Third night…(Saturday, March 30, 2013)
– Freshwater dip w/ methylene blue @ 10 minutes (skin nearly clear)
– Placed into new QT tank w/ Furan 2
– No appetite
– Breathing is good
– Patch worsening…grows noticeably larger w/in hours
– Very twitchy

As mentioned above, I dosed with Furan-2 (60mg Nitrofurazone and 25mg Furazolidone per 10 gallons tank water) in the quarantine tank and followed the manufacturer’s instructions (Aquarium Pharmaceuticals Inc.) hoping to knock out the infection that was causing the white patch.

Fourth night…(Sunday, March 31, 2013)
– Added second dose of Furan 2 as per instructions
– No appetite
– Breathing is good
– Patch is really bad…might’ve hit the blood stream?
– Noticed second patch starting
– Very twitchy

Angel showing Sepsis on March 31, 2013

Angel showing Sepsis on March 31, 2013

On March 31, 2013, I also contacted Bob Fenner of www.WetWebMedia.com for advice.  He recommended a “subcutaneous injection (intramuscular) of Furan, Sulfanomides,” but unfortunately, this treatment was beyond my skill level.

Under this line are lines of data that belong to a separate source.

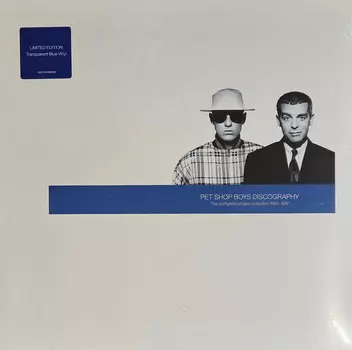 Пластинка Pet Shop Boys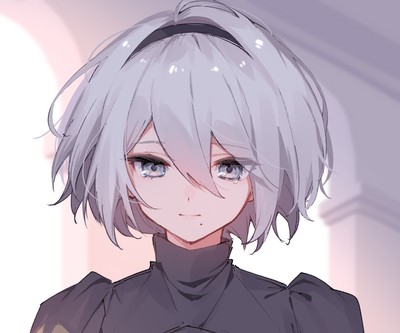 YoRHa No.2 Type B mug #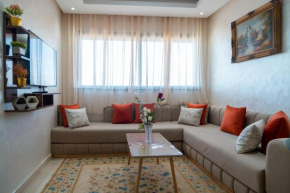 Appartement luxueux avec piscine dans une résidence calme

Sepsis Progression on April 1, 2013

Sepsis Progression on April 1, 2013

The sepsis progression was somewhat slower than with the Anthias (they died within two days of showing a white spot).  But, the infection was obviously worsening.  Unfortunately, Furan-2 treats topical infections, and it does not treat internal infections.  I ordered SeaChem’s Kanaplex (Kanamycin Sulfate), which treats internal infections.  It is also safe to use with Furan-2.  Unfortunately, it did not arrive in time.

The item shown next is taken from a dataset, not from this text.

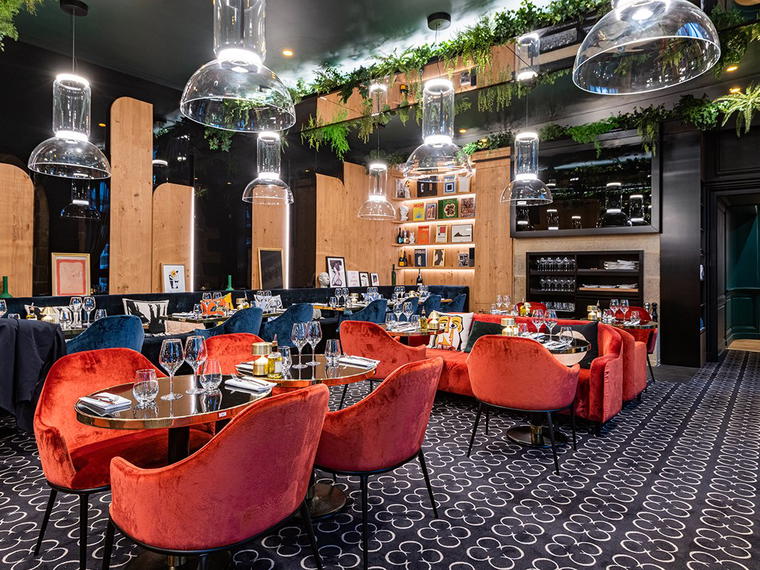 La Closerie, Rennes, France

Sepsis Progression on April 3, 2013

Sepsis Progression on April 3, 2013

On April 3, 2013, the infection had spread through the fish to the other side, and I decided it was best to euthanize the fish.  I then thoroughly bleached and dried all equipment used.

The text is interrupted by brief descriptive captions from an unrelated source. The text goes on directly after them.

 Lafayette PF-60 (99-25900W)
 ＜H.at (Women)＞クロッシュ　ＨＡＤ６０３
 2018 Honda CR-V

Lessons learned:  I will continue use of freshwater dips with methylene blue for a shorter duration (5 minutes) followed by immediate quarantine with both Kanaplex and Furan-2.  The freshwater dip with methylene blue helps treat a variety of fish parasites/issues.  Parasitic infestations (like the marine velvet the angel had) can lead to bacterial infections (like Vibrio), so fast treatment with antibiotics is essential.  But, I just hope I never encounter this again!